▶ _Given passage_
=== Section Start ===

Gitanjali Rao (born 1972) is an Indian theatre actress, animator and  film maker.

Biography and career
Gitanjali  graduated as an applied artist from Sir. J. J. Institute of Applied Art, Mumbai, in 1994. Two animated short films independently produced and directed by her, Orange and 'Printed Rainbow'. Her debut animation short Printed Rainbow (2006) had won the Kodak Short Film Award, Small Golden Rail and the Young Critics Award  at Critics Week section at Cannes in 2006. The film has also won the Golden Conch for Best Animation Film in the 2006 Mumbai International Film Festival.

She has served in the judge's panel at various festivals including the 2011 Cannes Critic's Week short films jury. In 2013, she directed a segment in Shorts,  a compilation of five short films, along with Neeraj Ghaywan, Vasan Bala, Anubhuti Kashyap and Shlok Sharma, and produced by Anurag Kashyap.

At the 2014 Cannes Film Festival, her animated short, True Love Story was one of 10 selected short films at Critics' Week.

=== Section End ===

▶ _Collected material_
=== Section Start ===

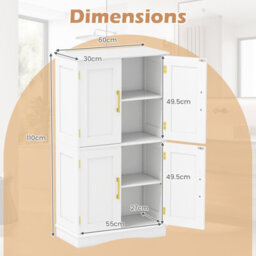 Costway Bathroom Floor Cabinet 110Cm Freestanding Pantry Cabinet With 4 Doors-White - thumbnail 3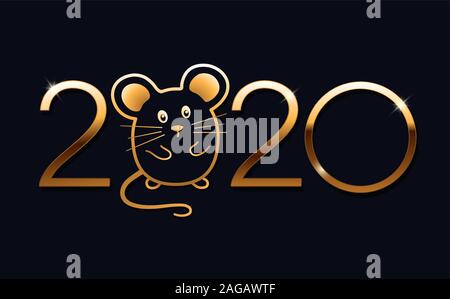 Bonne année 2020 texte du logo design. Modèle de conception de brochure, calendrier, carte, la bannière. Année du rat selon le calendrier oriental. Vector illu Illustration de Vecteur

=== Section End ===

▶ _Directions_
**a)** In the Gitanjali Rao biography, which award did Printed Rainbow win at the 2006 Mumbai International Film Festival?
**b)** Reproduce the Gitanjali Rao biography word for word, from "Biography and career" up to and including "by Anurag Kashyap.".
The listing has no connection to the Gitanjali Rao biography.

▶ _Expected outputs_
**a)** It won the Golden Conch for Best Animation Film.

**b)**
Biography and career
Gitanjali  graduated as an applied artist from Sir. J. J. Institute of Applied Art, Mumbai, in 1994. Two animated short films independently produced and directed by her, Orange and 'Printed Rainbow'. Her debut animation short Printed Rainbow (2006) had won the Kodak Short Film Award, Small Golden Rail and the Young Critics Award  at Critics Week section at Cannes in 2006. The film has also won the Golden Conch for Best Animation Film in the 2006 Mumbai International Film Festival.

She has served in the judge's panel at various festivals including the 2011 Cannes Critic's Week short films jury. In 2013, she directed a segment in Shorts,  a compilation of five short films, along with Neeraj Ghaywan, Vasan Bala, Anubhuti Kashyap and Shlok Sharma, and produced by Anurag Kashyap.